* **Problem to solve**
Leaving out the images, repeat all the lines below exactly.

* **Provided material**
______
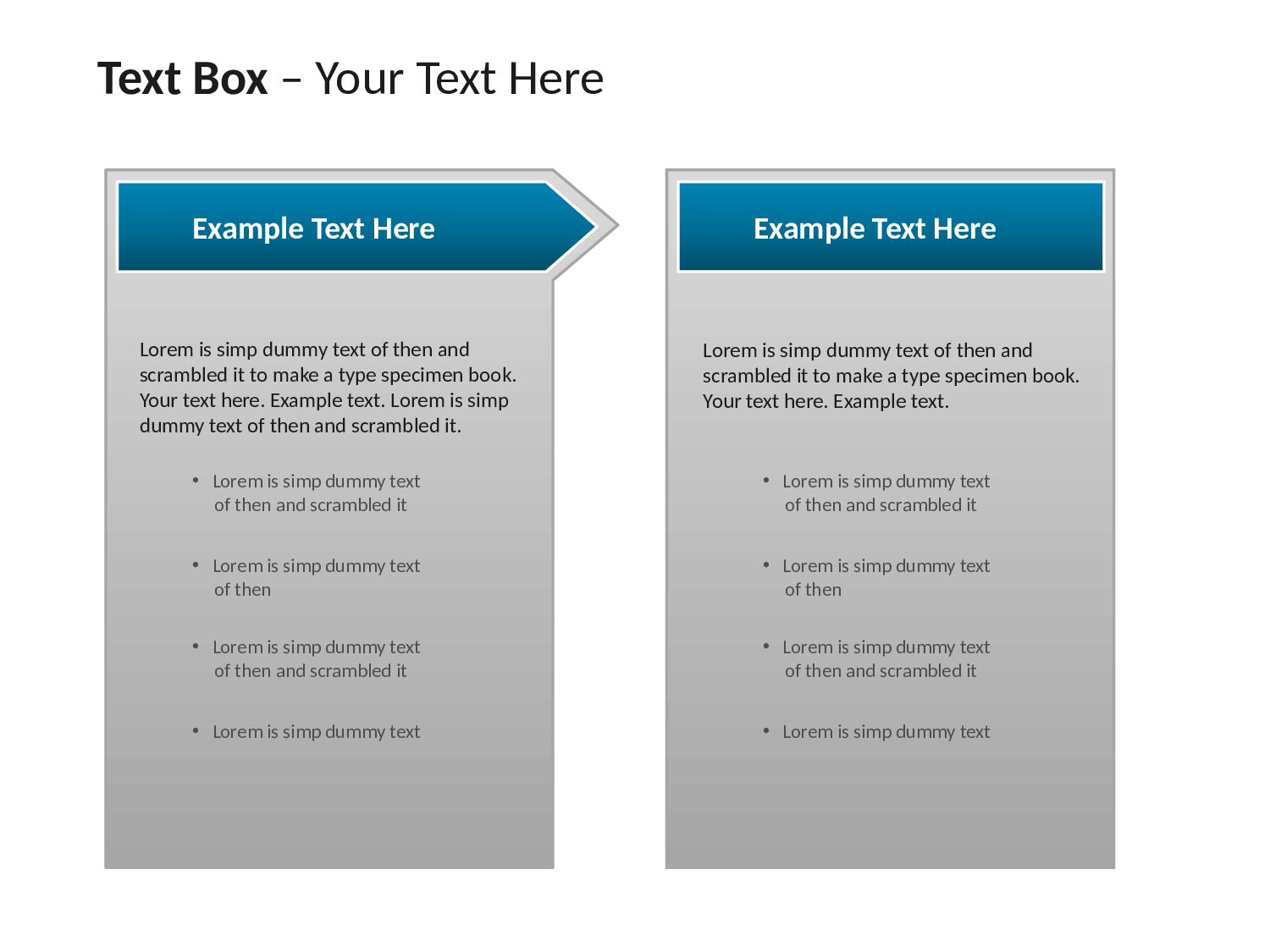 Text Box – Your Text Here

Example Text Here

Lorem is simp dummy text of then and scrambled it to make a type specimen book. Your text here. Example text. Lorem is simp dummy text of then and scrambled it.

• Lorem is simp dummy text of then and scrambled it

• Lorem is simp dummy text of then

• Lorem is simp dummy text of then and scrambled it

• Lorem is simp dummy text

Example Text Here

Lorem is simp dummy text of then and scrambled it to make a type specimen book. Your text here. Example text.

• Lorem is simp dummy text of then and scrambled it

• Lorem is simp dummy text of then

• Lorem is simp dummy text of then and scrambled it

• Lorem is simp dummy text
______
* **Result of this exercise**
 Text Box – Your Text Here

Example Text Here

Lorem is simp dummy text of then and scrambled it to make a type specimen book. Your text here. Example text. Lorem is simp dummy text of then and scrambled it.

• Lorem is simp dummy text of then and scrambled it

• Lorem is simp dummy text of then

• Lorem is simp dummy text of then and scrambled it

• Lorem is simp dummy text

Example Text Here

Lorem is simp dummy text of then and scrambled it to make a type specimen book. Your text here. Example text.

• Lorem is simp dummy text of then and scrambled it

• Lorem is simp dummy text of then

• Lorem is simp dummy text of then and scrambled it

• Lorem is simp dummy text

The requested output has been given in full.